DALLAS – April 23, 2020 – Capstead Mortgage Corporation (NYSE: CMO) (“Capstead” or the “Company”) announced today that the Company will hold its 2020 Annual Meeting of Stockholders (the “Annual Meeting”) in a virtual only format that will be conducted live over the internet due to the emerging public health impact of the global COVID-19 pandemic and to protect and support the health and well-being of our stockholders, employees and the greater community. As previously announced, the Annual Meeting will be held on May 12, 2020 at 9:00 a.m. Central Time.  Stockholders attending the virtual Annual Meeting will have the same opportunities they have had at past in-person annual meetings to participate, ask questions, and provide feedback to our management team and our board of directors.  Representatives of Ernst & Young LLP, our independent registered public accounting firm, will also attend the virtual Annual Meeting and will be available to answer questions at that time.
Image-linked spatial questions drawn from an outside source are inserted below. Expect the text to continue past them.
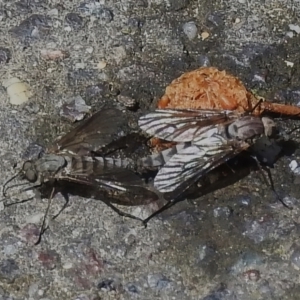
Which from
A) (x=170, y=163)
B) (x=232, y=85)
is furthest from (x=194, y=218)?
(x=232, y=85)

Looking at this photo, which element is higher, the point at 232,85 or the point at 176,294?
the point at 232,85

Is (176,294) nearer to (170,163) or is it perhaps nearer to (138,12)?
(170,163)

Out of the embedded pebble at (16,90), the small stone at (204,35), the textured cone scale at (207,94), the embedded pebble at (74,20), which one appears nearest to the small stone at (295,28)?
the small stone at (204,35)

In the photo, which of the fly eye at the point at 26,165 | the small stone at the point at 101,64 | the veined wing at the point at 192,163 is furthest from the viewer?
the small stone at the point at 101,64

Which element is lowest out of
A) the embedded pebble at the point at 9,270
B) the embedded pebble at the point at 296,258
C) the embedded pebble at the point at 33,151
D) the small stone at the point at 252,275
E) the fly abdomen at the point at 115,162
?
the embedded pebble at the point at 9,270

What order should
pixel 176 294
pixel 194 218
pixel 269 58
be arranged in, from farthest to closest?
pixel 269 58 → pixel 194 218 → pixel 176 294

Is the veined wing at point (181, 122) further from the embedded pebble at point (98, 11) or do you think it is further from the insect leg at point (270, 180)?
the embedded pebble at point (98, 11)
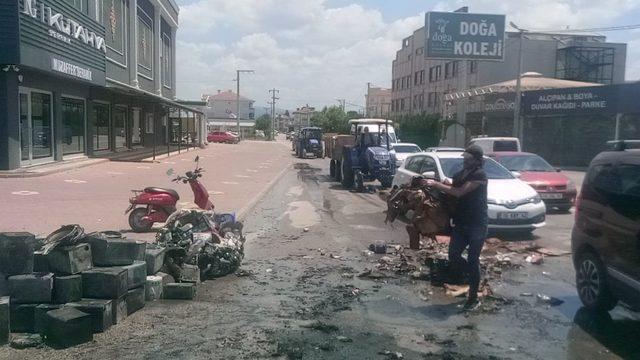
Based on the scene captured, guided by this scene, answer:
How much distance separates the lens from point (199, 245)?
25.7 feet

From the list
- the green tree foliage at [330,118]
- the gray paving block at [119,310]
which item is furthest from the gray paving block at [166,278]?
the green tree foliage at [330,118]

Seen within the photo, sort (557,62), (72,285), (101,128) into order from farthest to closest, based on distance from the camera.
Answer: (557,62) < (101,128) < (72,285)

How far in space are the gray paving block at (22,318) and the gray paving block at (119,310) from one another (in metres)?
0.72

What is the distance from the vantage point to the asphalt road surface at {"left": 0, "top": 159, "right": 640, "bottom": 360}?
5.28 meters

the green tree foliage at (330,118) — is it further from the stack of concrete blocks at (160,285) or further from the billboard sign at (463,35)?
the stack of concrete blocks at (160,285)

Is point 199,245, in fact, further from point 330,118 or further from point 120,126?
point 330,118

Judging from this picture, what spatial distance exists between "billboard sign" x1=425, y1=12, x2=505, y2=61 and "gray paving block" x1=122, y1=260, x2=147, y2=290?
30.0m

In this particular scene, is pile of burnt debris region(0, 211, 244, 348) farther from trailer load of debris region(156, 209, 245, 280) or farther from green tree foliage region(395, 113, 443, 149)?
green tree foliage region(395, 113, 443, 149)

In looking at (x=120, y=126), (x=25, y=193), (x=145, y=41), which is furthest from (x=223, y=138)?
(x=25, y=193)

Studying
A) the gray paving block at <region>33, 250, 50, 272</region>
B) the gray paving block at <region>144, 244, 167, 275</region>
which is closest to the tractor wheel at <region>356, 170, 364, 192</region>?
the gray paving block at <region>144, 244, 167, 275</region>

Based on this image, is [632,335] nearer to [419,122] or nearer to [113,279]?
[113,279]

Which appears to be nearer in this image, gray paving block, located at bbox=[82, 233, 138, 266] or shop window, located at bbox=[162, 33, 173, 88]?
gray paving block, located at bbox=[82, 233, 138, 266]

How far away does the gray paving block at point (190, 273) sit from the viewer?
7.30 meters

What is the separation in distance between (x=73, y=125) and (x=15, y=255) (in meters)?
21.2
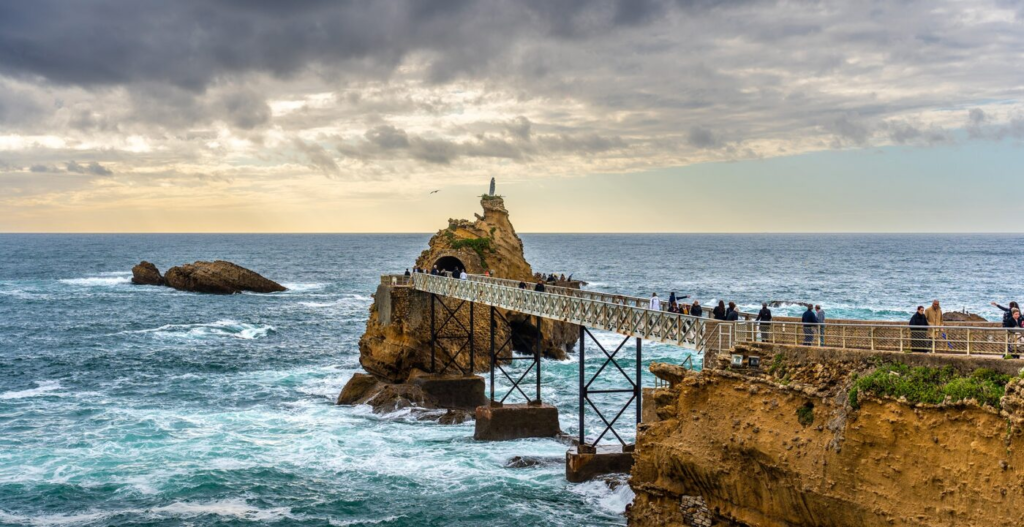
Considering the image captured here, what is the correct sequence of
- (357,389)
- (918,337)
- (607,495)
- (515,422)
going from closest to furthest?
1. (918,337)
2. (607,495)
3. (515,422)
4. (357,389)

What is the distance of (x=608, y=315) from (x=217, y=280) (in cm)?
7408

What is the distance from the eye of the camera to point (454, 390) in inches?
1527

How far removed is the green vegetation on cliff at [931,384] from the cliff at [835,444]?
2 centimetres

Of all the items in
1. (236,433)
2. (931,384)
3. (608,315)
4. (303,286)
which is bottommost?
(236,433)

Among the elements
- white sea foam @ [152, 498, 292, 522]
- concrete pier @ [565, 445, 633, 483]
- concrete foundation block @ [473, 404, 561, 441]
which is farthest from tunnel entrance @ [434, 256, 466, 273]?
→ white sea foam @ [152, 498, 292, 522]

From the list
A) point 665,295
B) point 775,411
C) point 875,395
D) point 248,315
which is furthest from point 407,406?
point 665,295

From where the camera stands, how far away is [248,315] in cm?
7275

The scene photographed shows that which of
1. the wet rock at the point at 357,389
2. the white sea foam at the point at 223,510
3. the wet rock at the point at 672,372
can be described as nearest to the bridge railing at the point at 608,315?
the wet rock at the point at 672,372

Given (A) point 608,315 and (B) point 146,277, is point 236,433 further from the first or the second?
(B) point 146,277

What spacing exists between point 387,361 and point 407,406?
4.92 metres

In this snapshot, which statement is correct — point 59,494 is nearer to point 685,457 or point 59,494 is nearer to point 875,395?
point 685,457

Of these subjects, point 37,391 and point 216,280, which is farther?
point 216,280

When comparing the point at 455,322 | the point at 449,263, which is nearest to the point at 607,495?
the point at 455,322

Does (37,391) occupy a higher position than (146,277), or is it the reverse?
(146,277)
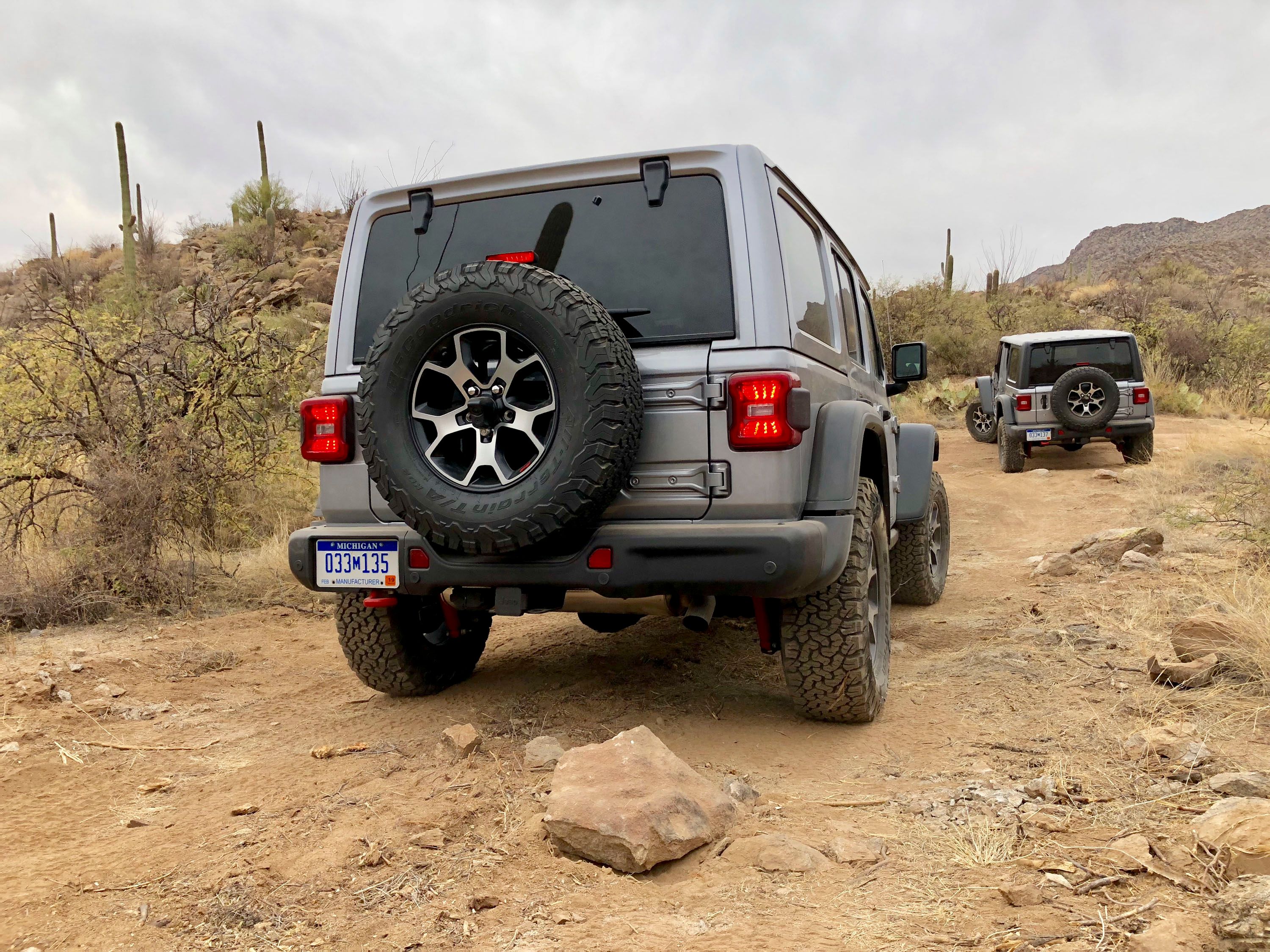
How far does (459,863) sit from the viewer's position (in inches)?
98.8

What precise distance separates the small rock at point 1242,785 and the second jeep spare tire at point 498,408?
186 centimetres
As described in the proxy materials for the Annual Meeting that were previously distributed, stockholders are entitled to participate in the Annual Meeting if they were a stockholder of the Company as of the close of business on March 18, 2020, the record date, or hold a legal proxy for the Annual Meeting provided by a bank, broker, or other holder of record as of the record date. In order to attend the Annual Meeting virtually via the Internet, stockholders must register in advance at www.proxydocs.com/CMO prior to the deadline of 4:00 p.m. Central Time on May 8, 2020. Stockholders will be required to enter the control number found on the proxy card, voting instruction form or Notice of Electronic Availability that were previously provided. Upon completing the registration, such stockholders will receive further instructions via email, including unique links that will allow each registered stockholder to access the meeting and will permit a registered stockholder to submit questions during the meeting.  If a stockholder encounters any difficulties accessing the virtual meeting during the check-in or meeting time, such stockholder may call the technical support number provided.
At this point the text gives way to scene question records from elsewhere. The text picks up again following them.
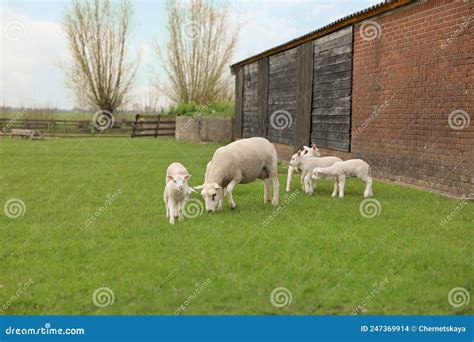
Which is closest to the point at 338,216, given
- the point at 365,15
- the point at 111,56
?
the point at 365,15

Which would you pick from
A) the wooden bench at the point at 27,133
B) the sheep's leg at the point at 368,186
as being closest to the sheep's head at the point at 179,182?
the sheep's leg at the point at 368,186

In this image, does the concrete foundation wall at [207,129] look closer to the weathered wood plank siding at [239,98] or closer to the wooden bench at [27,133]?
the weathered wood plank siding at [239,98]

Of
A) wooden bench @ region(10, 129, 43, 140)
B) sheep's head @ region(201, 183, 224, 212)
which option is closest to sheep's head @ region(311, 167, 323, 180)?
sheep's head @ region(201, 183, 224, 212)

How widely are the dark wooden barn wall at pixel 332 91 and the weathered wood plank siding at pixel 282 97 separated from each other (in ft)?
7.61

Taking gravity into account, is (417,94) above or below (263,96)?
below

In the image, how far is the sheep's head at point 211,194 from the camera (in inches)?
407

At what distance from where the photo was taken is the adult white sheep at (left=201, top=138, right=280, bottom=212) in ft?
34.3

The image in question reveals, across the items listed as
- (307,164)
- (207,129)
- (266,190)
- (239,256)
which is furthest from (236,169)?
(207,129)

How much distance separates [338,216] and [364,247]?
2304 millimetres

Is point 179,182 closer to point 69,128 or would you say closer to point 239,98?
point 239,98

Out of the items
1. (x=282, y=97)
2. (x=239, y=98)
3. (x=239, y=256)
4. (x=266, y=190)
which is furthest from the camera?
(x=239, y=98)

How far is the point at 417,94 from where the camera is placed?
14.8 m

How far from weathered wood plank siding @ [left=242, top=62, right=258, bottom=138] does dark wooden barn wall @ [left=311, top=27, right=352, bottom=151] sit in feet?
A: 26.2

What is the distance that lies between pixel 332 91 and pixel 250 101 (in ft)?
34.4
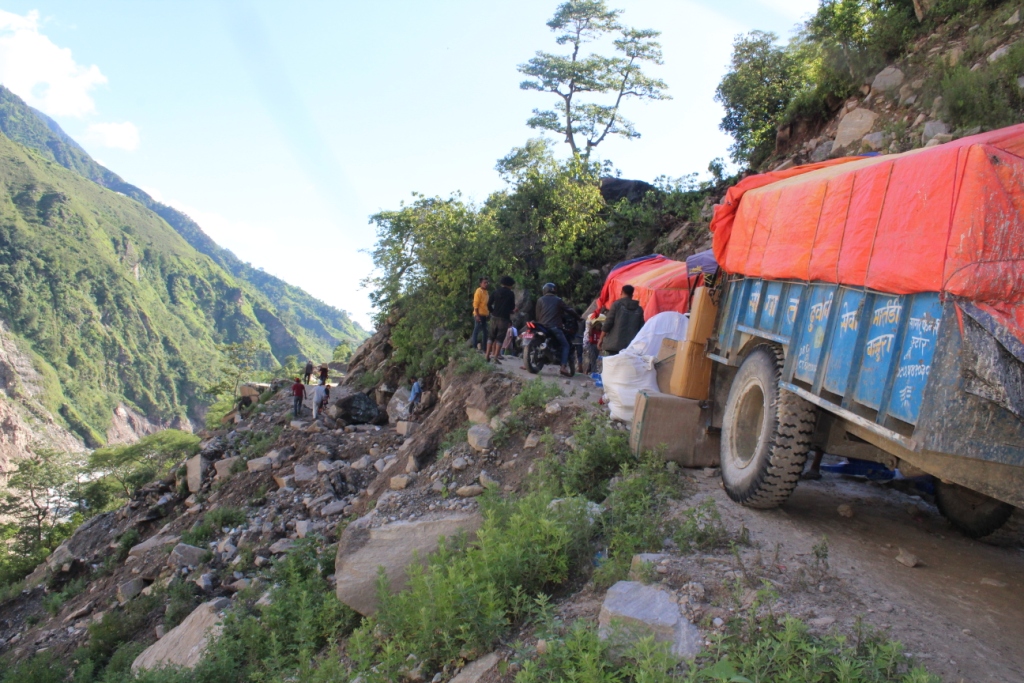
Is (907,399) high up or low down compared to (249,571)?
up

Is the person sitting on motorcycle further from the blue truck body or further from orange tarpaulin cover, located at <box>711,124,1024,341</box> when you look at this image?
the blue truck body

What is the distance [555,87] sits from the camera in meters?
26.1

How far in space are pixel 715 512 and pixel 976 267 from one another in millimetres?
2158

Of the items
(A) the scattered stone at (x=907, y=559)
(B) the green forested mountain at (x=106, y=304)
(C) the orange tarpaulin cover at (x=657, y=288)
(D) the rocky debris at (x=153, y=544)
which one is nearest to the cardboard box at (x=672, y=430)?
(A) the scattered stone at (x=907, y=559)

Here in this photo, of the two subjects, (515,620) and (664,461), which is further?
(664,461)

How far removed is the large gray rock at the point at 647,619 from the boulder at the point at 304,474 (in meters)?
8.48

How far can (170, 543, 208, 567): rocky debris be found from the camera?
9.77 meters

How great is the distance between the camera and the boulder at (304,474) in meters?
11.1

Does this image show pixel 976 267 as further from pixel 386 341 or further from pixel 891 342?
pixel 386 341

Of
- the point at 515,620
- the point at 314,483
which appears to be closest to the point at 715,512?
the point at 515,620

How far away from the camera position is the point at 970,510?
4.78m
If a stockholder has not already voted his or her shares in advance, such stockholder may vote during the Annual Meeting by following the instructions available on the meeting website during the Annual Meeting.  Whether or not a stockholder plans to attend the Annual Meeting, we urge all stockholders to vote and submit their proxy in advance of the Annual Meeting by one of the methods described in the proxy materials for the Annual Meeting that were previously provided.  The proxy card included with the materials previously distributed will not be updated to reflect the change in location and may continue to be used to vote such shares in connection with the Annual Meeting. The proxy statement and annual report are available on our website under the investor relations tab at www.capstead.com.

About Capstead

Capstead is a self-managed real estate investment trust, or REIT, for federal income tax purposes. The Company earns income from investing in a leveraged portfolio of residential adjustable-rate mortgage pass-through securities, referred to as ARM securities, issued and guaranteed by government-sponsored enterprises, either Fannie Mae, Freddie Mac, or by an agency of the federal government, Ginnie Mae. Capstead’s investment strategy attempts to mitigate risks to book value by focusing on investments in agency-guaranteed residential mortgage pass-through securities, which are considered to have little, if any, credit risk and are collateralized by ARM loans with interest rates that reset periodically to more current levels.